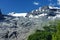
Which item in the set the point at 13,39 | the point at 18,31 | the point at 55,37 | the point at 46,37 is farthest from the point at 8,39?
the point at 55,37

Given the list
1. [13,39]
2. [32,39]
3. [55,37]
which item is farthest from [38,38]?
[13,39]

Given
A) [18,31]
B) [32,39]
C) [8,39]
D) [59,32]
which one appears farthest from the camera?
[18,31]

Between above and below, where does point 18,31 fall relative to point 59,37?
below

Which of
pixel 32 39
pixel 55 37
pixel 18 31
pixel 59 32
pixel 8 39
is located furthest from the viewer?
pixel 18 31

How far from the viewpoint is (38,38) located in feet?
257

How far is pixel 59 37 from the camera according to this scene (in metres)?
41.2

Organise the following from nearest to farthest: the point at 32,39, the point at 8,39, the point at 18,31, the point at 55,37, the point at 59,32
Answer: the point at 59,32
the point at 55,37
the point at 32,39
the point at 8,39
the point at 18,31

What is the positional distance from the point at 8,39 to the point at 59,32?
440 ft

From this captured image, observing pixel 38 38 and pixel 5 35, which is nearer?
pixel 38 38

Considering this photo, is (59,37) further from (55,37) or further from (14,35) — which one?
(14,35)

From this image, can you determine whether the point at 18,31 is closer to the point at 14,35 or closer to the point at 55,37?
the point at 14,35

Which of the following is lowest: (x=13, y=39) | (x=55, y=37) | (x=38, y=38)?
(x=13, y=39)

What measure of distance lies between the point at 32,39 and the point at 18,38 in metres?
99.1

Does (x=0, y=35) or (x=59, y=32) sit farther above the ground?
(x=59, y=32)
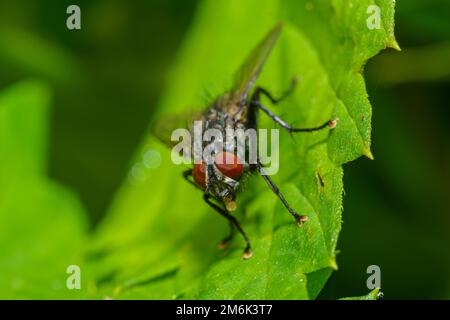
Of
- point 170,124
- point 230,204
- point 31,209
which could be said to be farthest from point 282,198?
point 31,209

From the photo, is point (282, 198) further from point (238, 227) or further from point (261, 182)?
point (261, 182)

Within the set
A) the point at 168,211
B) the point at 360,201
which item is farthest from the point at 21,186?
the point at 360,201

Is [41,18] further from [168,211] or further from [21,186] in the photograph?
[168,211]

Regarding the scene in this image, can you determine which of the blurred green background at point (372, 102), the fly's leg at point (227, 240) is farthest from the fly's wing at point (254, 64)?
the blurred green background at point (372, 102)

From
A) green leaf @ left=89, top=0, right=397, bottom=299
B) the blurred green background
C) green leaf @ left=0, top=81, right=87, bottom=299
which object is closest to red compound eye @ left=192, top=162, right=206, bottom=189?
green leaf @ left=89, top=0, right=397, bottom=299

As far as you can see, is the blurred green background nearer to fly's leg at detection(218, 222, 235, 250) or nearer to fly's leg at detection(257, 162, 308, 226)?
fly's leg at detection(218, 222, 235, 250)

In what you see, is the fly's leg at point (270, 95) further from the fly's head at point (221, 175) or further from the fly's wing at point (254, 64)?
the fly's head at point (221, 175)
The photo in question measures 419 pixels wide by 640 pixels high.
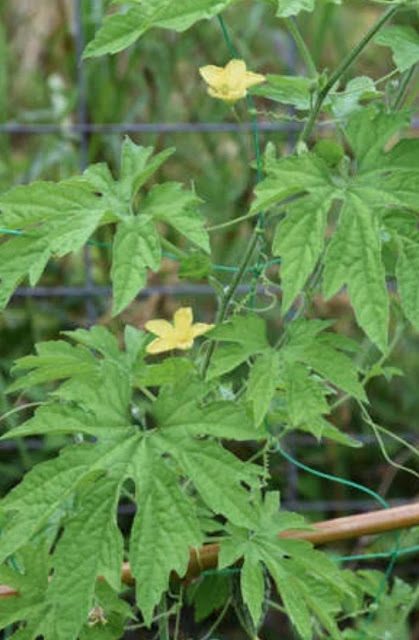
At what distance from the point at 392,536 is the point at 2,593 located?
71.2 inches

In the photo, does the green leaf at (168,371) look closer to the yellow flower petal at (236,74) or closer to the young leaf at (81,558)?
the young leaf at (81,558)

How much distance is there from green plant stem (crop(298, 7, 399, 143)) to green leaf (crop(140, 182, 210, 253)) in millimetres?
154

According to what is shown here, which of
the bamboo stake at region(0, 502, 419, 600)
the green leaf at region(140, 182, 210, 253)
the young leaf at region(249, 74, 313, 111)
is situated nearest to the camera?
the green leaf at region(140, 182, 210, 253)

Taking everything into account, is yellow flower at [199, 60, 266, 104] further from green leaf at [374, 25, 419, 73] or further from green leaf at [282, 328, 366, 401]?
green leaf at [282, 328, 366, 401]

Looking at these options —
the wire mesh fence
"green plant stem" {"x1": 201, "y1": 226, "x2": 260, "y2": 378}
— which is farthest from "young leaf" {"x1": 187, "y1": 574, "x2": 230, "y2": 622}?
the wire mesh fence

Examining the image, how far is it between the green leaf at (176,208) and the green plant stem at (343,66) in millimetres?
154

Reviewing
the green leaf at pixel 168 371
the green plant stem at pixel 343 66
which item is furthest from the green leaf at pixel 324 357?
the green plant stem at pixel 343 66

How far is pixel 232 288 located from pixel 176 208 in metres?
0.17

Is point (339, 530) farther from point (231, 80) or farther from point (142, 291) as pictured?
point (142, 291)

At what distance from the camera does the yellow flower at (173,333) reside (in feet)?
5.22

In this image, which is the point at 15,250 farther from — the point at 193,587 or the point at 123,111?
the point at 123,111

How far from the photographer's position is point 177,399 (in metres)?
1.45

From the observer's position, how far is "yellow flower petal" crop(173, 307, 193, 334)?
1.61m

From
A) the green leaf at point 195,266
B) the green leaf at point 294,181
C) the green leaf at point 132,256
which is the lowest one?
the green leaf at point 195,266
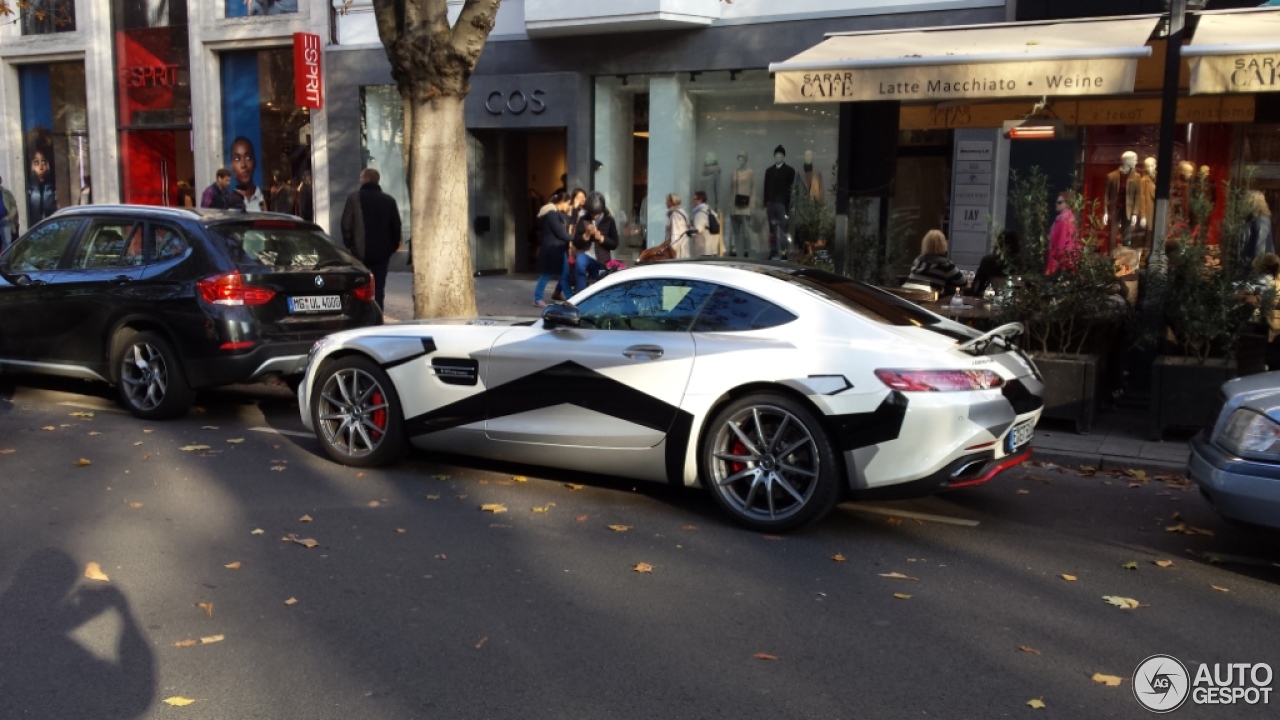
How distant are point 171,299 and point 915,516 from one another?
5.77 meters

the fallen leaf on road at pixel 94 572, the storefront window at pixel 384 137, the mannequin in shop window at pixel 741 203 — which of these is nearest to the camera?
the fallen leaf on road at pixel 94 572

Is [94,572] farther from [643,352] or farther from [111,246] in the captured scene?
[111,246]

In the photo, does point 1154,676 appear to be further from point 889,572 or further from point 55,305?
point 55,305

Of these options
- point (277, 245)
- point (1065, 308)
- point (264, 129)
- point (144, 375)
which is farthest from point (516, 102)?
point (1065, 308)

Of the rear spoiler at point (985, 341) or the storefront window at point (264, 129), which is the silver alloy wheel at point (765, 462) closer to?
the rear spoiler at point (985, 341)

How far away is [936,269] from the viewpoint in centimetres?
1209

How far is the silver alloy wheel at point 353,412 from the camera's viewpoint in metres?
7.58

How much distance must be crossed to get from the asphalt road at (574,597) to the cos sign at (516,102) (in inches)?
507

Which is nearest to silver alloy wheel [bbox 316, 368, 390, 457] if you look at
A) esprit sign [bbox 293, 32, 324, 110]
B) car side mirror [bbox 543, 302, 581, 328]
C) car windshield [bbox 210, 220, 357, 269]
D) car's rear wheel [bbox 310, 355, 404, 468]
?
car's rear wheel [bbox 310, 355, 404, 468]

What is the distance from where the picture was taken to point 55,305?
31.4ft

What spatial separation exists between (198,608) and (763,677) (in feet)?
7.98

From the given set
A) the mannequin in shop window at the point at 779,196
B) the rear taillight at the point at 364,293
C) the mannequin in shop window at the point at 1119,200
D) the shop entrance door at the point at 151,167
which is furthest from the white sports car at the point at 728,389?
the shop entrance door at the point at 151,167

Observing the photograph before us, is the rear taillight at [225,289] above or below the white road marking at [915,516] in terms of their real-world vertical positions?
above

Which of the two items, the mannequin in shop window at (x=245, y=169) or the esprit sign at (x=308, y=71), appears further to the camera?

+ + +

**THE REQUEST:**
Return all of the lines above word for word, without the pictures.

**SOLVED EXERCISE:**
Which item in the set the point at 13,39 | the point at 18,31 | the point at 55,37 | the point at 46,37 is farthest from the point at 8,39?
the point at 55,37

Given the list
1. [13,39]
2. [32,39]
3. [55,37]
which item is farthest from [38,38]?
[13,39]

Given
A) [18,31]
B) [32,39]
C) [8,39]
D) [59,32]
which one appears farthest from the camera?
[18,31]

Between above and below, where does point 18,31 fall relative to point 59,37?
below

Which of
pixel 32 39
pixel 55 37
pixel 18 31
pixel 59 32
pixel 8 39
is located furthest from the viewer?
pixel 18 31

How far from the viewpoint is (38,38) located in feet?
257

How far is pixel 59 37 from the camera according to this scene (in metres)?
41.2

Organise the following from nearest to farthest: the point at 32,39, the point at 8,39, the point at 18,31, the point at 55,37, the point at 59,32
Answer: the point at 59,32
the point at 55,37
the point at 32,39
the point at 8,39
the point at 18,31

What is the positional distance from the point at 8,39 to the point at 59,32?
440 ft

From this captured image, observing pixel 38 38 and pixel 5 35, which is nearer?
pixel 38 38

Considering this photo, is (59,37) further from (55,37) or further from (14,35) — which one?
(14,35)

From this image, can you determine whether the point at 18,31 is closer to the point at 14,35 or closer to the point at 55,37?
the point at 14,35

Which of the following is lowest: (x=13, y=39) | (x=55, y=37) | (x=38, y=38)?
(x=13, y=39)

What measure of distance lies between the point at 32,39 and the point at 18,38 in metres?
99.1

Does (x=0, y=35) or (x=59, y=32) sit farther above the ground?
(x=59, y=32)
Of
- point 170,124
- point 230,204
- point 31,209
which could be said to be farthest from point 282,198?
point 31,209

From the photo, is point (282, 198) further from point (238, 227) or further from point (261, 182)?
point (261, 182)

Within the set
A) the point at 168,211
B) the point at 360,201
which item is farthest from the point at 21,186?
the point at 360,201

Is [41,18] further from [168,211] or further from [21,186] in the photograph?
[168,211]

Regarding the scene in this image, can you determine which of the blurred green background at point (372, 102), the fly's leg at point (227, 240) is farthest from the fly's wing at point (254, 64)?
the blurred green background at point (372, 102)

From
A) green leaf @ left=89, top=0, right=397, bottom=299
B) the blurred green background
C) green leaf @ left=0, top=81, right=87, bottom=299
which object is closest to red compound eye @ left=192, top=162, right=206, bottom=189?
green leaf @ left=89, top=0, right=397, bottom=299

As far as you can see, is the blurred green background nearer to fly's leg at detection(218, 222, 235, 250) or nearer to fly's leg at detection(257, 162, 308, 226)?
fly's leg at detection(218, 222, 235, 250)

In what you see, is the fly's leg at point (270, 95) further from the fly's head at point (221, 175) or further from the fly's wing at point (254, 64)?
the fly's head at point (221, 175)
The photo in question measures 419 pixels wide by 640 pixels high.
At what distance from the point at 392,536 is the point at 2,593 located?
71.2 inches

In the photo, does the green leaf at (168,371) look closer to the yellow flower petal at (236,74) or closer to the young leaf at (81,558)?
the young leaf at (81,558)

How much distance is there from green plant stem (crop(298, 7, 399, 143)) to green leaf (crop(140, 182, 210, 253)) in millimetres?
154

According to what is shown here, which of
the bamboo stake at region(0, 502, 419, 600)
the green leaf at region(140, 182, 210, 253)
the young leaf at region(249, 74, 313, 111)
is situated nearest to the camera?
the green leaf at region(140, 182, 210, 253)

Taking everything into account, is yellow flower at [199, 60, 266, 104] further from green leaf at [374, 25, 419, 73] or further from green leaf at [282, 328, 366, 401]?
green leaf at [282, 328, 366, 401]

Looking at these options —
the wire mesh fence
"green plant stem" {"x1": 201, "y1": 226, "x2": 260, "y2": 378}
— which is farthest from "young leaf" {"x1": 187, "y1": 574, "x2": 230, "y2": 622}?
the wire mesh fence

Examining the image, how far is it between the green leaf at (176,208) and the green plant stem at (343,66) in millimetres?
154

Reviewing
the green leaf at pixel 168 371
the green plant stem at pixel 343 66
which item is furthest from the green leaf at pixel 324 357?
the green plant stem at pixel 343 66

How far is pixel 232 288 located from pixel 176 208 in metres?
0.17

Is point (339, 530) farther from point (231, 80) or farther from point (142, 291) as pictured?
point (142, 291)

At what distance from the camera does the yellow flower at (173,333) reside (in feet)?
5.22

In this image, which is the point at 15,250 farther from — the point at 193,587 or the point at 123,111?
the point at 123,111

How far from the photographer's position is point 177,399 (in metres)?
1.45

From the observer's position, how far is "yellow flower petal" crop(173, 307, 193, 334)?
1.61m

From
A) the green leaf at point 195,266
B) the green leaf at point 294,181
C) the green leaf at point 132,256
which is the lowest one?
the green leaf at point 195,266
How distant are point 171,299 and point 915,516 from one another?
5.77 meters

the fallen leaf on road at pixel 94 572, the storefront window at pixel 384 137, the mannequin in shop window at pixel 741 203 — which of these is nearest to the camera?
the fallen leaf on road at pixel 94 572

Is [94,572] farther from [643,352] or farther from [111,246] in the captured scene?
[111,246]

In the photo, does point 1154,676 appear to be further from point 889,572 or further from point 55,305?
point 55,305

Of these options
- point (277, 245)
- point (1065, 308)
- point (264, 129)
- point (144, 375)
which is farthest from point (516, 102)?
point (1065, 308)

Of the rear spoiler at point (985, 341) or the storefront window at point (264, 129), which is the silver alloy wheel at point (765, 462) closer to?
the rear spoiler at point (985, 341)

How far away is [936,269] from the viewpoint in centimetres?
1209

How far is the silver alloy wheel at point 353,412 from the camera's viewpoint in metres?
7.58

How much distance must be crossed to get from the asphalt road at (574,597) to the cos sign at (516,102) (in inches)?
507

Which is nearest to silver alloy wheel [bbox 316, 368, 390, 457] if you look at
A) esprit sign [bbox 293, 32, 324, 110]
B) car side mirror [bbox 543, 302, 581, 328]
C) car windshield [bbox 210, 220, 357, 269]
D) car's rear wheel [bbox 310, 355, 404, 468]
?
car's rear wheel [bbox 310, 355, 404, 468]

What is the distance from where the picture was taken to point 55,305?
31.4ft

What spatial separation exists between (198,608) and (763,677) (in feet)?
7.98

From the given set
A) the mannequin in shop window at the point at 779,196
B) the rear taillight at the point at 364,293
C) the mannequin in shop window at the point at 1119,200
D) the shop entrance door at the point at 151,167
which is furthest from the white sports car at the point at 728,389?
the shop entrance door at the point at 151,167

Observing the photograph before us, is the rear taillight at [225,289] above or below the white road marking at [915,516] in terms of their real-world vertical positions?
above

Which of the two items, the mannequin in shop window at (x=245, y=169) or the esprit sign at (x=308, y=71), appears further to the camera?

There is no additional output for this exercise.